What the UNWIND Trial Found — Escitalopram and Exercise for Anxiety in Heart Disease

UNWIND tested escitalopram or aerobic exercise versus an inactive pill for anxiety in 128 adults with stable coronary heart disease. Escitalopram reduced anxiety symptoms most; exercise had a smaller, less consistent benefit.

What the trial was testing

The UNWIND enrolled 128 patients with anxiety. The study was sponsored by Duke University and tracked outcomes across the full group of patients who matched the trial's eligibility profile.

Researchers followed patients through treatment and into recovery, tracking the outcomes that mattered most for the disease being studied.

What the results showed

Escitalopram lowered anxiety scores 5.7 points — about double exercise.

JAMA Psychiatry · 2021 · NCT02516332

These findings — that anxiety score on escitalopram vs. inactive comparison in coronary heart disease — were published in the JAMA Psychiatry and represent the headline result of the study.

Researchers tracked outcomes across 128 patients enrolled in the trial. The result was consistent enough across the group that the team felt confident reporting it.

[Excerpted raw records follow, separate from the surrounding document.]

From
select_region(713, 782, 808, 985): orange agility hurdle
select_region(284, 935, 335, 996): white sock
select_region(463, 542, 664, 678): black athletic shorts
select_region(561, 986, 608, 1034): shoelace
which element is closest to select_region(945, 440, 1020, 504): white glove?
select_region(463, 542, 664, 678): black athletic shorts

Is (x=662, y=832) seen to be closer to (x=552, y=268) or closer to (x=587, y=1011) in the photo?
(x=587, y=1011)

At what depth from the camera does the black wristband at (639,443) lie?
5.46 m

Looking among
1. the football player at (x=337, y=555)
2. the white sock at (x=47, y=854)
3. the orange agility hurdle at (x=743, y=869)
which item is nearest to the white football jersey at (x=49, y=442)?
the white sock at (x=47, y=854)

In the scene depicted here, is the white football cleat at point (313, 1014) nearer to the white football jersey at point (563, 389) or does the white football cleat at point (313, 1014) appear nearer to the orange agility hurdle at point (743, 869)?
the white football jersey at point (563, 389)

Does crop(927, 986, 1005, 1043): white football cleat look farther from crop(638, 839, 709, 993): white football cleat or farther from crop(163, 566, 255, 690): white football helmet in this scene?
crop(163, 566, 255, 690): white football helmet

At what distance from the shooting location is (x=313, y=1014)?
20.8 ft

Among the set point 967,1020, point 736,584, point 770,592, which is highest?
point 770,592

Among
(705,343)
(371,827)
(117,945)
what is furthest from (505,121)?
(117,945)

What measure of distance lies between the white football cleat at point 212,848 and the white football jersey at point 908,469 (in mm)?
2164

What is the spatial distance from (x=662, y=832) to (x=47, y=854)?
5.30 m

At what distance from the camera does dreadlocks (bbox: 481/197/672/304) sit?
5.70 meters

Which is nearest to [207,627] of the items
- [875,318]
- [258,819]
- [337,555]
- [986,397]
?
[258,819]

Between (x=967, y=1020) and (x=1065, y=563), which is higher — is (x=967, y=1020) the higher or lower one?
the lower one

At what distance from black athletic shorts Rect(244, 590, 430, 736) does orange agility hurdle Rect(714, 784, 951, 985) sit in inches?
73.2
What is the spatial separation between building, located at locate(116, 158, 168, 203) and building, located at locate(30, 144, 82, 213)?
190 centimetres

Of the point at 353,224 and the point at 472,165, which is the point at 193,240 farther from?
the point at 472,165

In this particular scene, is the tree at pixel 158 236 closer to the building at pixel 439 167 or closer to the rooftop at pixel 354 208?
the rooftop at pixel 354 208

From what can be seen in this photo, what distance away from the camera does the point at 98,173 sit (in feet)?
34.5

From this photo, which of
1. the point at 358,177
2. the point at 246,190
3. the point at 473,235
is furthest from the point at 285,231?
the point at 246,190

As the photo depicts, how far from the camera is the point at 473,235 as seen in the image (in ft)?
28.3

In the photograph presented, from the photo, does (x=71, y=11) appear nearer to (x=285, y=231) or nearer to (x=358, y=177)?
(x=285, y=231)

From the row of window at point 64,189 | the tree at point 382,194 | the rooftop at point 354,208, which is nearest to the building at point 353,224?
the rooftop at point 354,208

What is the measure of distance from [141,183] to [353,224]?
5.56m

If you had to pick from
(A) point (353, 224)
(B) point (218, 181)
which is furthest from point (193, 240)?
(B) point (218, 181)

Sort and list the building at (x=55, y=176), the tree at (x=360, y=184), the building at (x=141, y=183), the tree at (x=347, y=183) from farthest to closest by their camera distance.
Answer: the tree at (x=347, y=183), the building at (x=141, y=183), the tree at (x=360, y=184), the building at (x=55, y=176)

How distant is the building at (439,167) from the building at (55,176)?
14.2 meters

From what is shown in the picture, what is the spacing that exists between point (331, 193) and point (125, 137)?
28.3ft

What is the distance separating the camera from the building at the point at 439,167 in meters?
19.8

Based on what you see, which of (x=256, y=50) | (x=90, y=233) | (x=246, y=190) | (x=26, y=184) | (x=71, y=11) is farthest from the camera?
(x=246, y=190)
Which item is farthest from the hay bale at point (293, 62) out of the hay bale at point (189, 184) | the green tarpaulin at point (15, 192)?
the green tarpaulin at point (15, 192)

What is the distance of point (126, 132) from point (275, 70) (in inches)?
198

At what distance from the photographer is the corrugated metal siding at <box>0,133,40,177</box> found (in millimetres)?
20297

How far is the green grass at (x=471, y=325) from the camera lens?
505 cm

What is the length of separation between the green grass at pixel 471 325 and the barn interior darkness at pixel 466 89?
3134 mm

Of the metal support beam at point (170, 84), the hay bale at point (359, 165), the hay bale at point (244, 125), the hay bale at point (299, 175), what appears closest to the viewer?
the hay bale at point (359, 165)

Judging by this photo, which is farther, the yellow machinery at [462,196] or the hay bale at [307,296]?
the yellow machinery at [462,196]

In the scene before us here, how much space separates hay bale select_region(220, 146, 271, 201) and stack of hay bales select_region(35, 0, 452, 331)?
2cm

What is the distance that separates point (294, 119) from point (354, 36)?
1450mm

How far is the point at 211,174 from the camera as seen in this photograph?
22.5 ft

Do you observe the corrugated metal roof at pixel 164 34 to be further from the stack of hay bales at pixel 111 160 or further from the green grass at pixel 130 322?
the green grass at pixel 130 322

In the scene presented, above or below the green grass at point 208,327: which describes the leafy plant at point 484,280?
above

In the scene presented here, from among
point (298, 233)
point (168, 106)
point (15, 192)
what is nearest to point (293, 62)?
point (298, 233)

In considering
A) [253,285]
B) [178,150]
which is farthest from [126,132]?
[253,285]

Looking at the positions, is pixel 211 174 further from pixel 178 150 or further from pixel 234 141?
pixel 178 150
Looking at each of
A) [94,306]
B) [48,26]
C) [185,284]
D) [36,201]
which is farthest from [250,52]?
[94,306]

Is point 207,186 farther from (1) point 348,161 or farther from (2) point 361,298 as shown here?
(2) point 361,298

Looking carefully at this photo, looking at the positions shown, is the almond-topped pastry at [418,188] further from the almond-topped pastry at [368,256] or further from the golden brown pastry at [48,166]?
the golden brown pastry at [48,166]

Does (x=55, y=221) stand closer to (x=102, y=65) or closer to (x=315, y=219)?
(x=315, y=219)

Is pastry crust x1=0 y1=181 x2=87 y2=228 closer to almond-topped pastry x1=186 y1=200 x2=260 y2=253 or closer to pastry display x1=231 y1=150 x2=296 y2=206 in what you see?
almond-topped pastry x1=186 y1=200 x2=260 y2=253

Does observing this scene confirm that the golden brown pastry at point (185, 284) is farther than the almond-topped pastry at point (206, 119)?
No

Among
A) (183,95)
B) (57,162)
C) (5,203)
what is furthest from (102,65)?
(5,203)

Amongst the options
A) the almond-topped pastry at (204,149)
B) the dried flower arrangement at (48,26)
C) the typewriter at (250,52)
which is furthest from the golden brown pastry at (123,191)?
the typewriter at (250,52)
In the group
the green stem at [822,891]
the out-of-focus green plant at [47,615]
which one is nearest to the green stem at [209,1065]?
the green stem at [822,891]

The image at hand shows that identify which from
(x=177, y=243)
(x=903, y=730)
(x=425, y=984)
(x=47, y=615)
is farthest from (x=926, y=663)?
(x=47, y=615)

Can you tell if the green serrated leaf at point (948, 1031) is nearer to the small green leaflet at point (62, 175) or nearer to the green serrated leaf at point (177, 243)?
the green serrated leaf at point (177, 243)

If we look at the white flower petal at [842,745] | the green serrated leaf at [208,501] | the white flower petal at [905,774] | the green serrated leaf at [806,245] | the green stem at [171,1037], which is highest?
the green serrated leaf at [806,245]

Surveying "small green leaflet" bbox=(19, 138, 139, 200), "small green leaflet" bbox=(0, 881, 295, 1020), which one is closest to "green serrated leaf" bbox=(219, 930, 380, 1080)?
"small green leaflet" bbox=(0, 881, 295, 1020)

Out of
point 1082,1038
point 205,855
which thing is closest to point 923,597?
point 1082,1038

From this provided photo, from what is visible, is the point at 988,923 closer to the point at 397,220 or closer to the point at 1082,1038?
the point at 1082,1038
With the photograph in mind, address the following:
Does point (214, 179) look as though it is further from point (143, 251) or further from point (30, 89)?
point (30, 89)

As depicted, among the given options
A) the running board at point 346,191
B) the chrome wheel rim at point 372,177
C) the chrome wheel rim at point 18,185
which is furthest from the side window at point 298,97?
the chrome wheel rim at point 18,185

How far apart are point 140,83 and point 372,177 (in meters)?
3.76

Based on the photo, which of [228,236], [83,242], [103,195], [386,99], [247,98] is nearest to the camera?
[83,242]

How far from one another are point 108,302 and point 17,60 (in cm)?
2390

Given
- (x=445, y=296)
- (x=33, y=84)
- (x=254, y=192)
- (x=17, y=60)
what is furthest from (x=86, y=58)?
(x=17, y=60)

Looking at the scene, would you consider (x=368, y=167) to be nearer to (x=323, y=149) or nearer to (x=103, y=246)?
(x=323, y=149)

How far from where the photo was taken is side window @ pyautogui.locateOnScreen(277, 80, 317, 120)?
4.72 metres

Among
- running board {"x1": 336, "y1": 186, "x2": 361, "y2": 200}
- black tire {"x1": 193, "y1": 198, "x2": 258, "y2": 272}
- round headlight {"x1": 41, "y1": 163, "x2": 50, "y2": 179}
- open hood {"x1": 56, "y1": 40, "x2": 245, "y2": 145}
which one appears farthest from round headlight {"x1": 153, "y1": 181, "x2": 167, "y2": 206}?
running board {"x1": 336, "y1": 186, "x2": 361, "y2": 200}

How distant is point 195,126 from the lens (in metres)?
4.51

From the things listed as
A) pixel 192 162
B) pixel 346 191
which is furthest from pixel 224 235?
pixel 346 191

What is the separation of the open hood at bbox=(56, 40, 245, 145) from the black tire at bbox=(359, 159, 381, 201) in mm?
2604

What this means for patients

For patients with anxiety, this result changes the calculus on what to ask their care team about. Whether it changes day-to-day care depends on factors like disease subtype, prior treatments, and where the patient is in their care journey.

What you can do now

Escitalopram (Lexapro) is FDA-approved and available now as a once-daily generic pill. It is one of the first-line treatments for anxiety disorders. Aerobic exercise is also good for the heart and mood, even if anxiety relief was modest in this study. Ask a primary care doctor or psychiatrist about a plan that includes both.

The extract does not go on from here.